We hear news that 62,600 jobs have been eliminated since Sept. 1, the sharpest two-month drop since the start of 2010. We hear news that consumer prices are ready to spike over the next year. We hear news about sharp declines in household income. Then we wonder why we are on such a protracted path of poverty and decline. However, when you consider the cost of the hidden tax of the regulatory state, there is no mystery as to why we are on decline.
Take a look at this chart from the Mercatus Institute, which tracks the growth of federal regulations over the past decade:
The amazing thing is that you could chart the growth of regulations with a straight line increase in poverty, welfare, income decline, and spike in consumer prices. For all the talk of poverty, nothing alleviates the burden of the impoverished like jobs, higher income, and lower prices. Nothing squeezes the poor and working class more than onerous regulations, which kill jobs, depress wages, and raise the cost of producing vital goods and services.
Regulations are a cancer on our economy, and things will never improve unless the next president stems the tide of the regulatory state.
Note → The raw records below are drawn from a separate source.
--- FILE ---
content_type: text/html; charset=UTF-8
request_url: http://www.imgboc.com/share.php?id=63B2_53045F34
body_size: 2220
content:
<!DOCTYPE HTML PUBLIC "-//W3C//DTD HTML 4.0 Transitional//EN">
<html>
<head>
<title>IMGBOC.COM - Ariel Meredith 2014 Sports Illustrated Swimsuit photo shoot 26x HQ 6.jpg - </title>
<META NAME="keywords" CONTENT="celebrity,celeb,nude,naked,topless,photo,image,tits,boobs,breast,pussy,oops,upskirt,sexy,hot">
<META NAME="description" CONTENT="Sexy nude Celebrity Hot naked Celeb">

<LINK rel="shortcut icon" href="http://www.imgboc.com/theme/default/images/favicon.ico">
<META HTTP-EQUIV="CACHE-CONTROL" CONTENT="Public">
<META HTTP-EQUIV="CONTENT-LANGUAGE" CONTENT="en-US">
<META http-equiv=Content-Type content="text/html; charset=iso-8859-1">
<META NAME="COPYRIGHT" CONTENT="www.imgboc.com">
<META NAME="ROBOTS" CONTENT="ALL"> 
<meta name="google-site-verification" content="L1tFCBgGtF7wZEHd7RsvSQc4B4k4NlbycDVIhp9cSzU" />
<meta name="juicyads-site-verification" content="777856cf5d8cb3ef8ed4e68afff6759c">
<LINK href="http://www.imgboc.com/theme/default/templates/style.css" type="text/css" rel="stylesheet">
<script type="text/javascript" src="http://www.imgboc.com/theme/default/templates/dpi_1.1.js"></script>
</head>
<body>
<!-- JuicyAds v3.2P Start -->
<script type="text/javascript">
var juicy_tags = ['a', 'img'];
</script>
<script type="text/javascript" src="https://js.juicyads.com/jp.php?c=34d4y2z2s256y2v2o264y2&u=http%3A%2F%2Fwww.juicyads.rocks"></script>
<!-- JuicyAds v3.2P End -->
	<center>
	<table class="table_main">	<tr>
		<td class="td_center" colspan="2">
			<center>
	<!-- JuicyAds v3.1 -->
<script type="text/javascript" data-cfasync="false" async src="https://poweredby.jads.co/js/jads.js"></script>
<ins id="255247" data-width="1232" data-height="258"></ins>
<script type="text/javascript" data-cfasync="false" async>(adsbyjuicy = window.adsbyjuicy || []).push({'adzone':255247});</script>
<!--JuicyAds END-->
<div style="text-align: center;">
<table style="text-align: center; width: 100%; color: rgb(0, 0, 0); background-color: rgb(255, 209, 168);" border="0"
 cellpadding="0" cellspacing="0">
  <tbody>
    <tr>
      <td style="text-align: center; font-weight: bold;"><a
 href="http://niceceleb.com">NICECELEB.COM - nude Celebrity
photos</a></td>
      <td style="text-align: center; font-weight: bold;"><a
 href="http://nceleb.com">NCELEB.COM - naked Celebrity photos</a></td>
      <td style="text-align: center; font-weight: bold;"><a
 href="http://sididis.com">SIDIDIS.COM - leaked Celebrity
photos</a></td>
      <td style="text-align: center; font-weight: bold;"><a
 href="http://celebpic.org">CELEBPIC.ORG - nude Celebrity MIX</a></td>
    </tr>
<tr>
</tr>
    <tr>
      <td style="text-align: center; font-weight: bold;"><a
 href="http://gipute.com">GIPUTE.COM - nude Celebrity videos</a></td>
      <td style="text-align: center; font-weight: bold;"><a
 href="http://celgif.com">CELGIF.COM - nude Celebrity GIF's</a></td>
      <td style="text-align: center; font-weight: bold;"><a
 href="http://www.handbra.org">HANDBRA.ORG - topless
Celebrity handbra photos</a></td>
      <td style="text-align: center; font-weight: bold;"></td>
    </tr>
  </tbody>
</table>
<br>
That is the only potent weapon in the war on poverty. Take a look at this analysis from CNS news of the latest poverty numbers and welfare spending figures. Can anyone honestly say that more welfare spending in the answer?
The federal government spent enough money on federal means-tested welfare programs to have sent each impoverished household a check for nearly $60,000, according to figures from the Census Bureau and the Congressional Research Service(CRS).
According to a report from the CRS produced for Sen. Jeff Sessions (R-Ala.), $1 trillion was spent on federal welfare programs during fiscal year 2011 – with $746 billion in federal funds and $254 in state matching funds.
The U.S. Census Bureau reported that there were approximately 16.8 million households living below the federal poverty level of $23,000 per year for a family of four in 2011. ( See: 2011 Households Below Poverty 2011.pdf )
If each of the estimated 16.8 million households with income below the poverty level were to have received an equal share of the total welfare spending for fiscal year 2011, they each would have received $59,523.
So after spending $60,000 per household per year on welfare programs, poverty is at an all-time high! When will we learn that we can’t tax, regulate, or subsidize our way out of poverty? Our Republic will never recover unless we restore the free market and place a moratorium on major federal regulations. We already tried the Great Society; let’s try something that will actually work.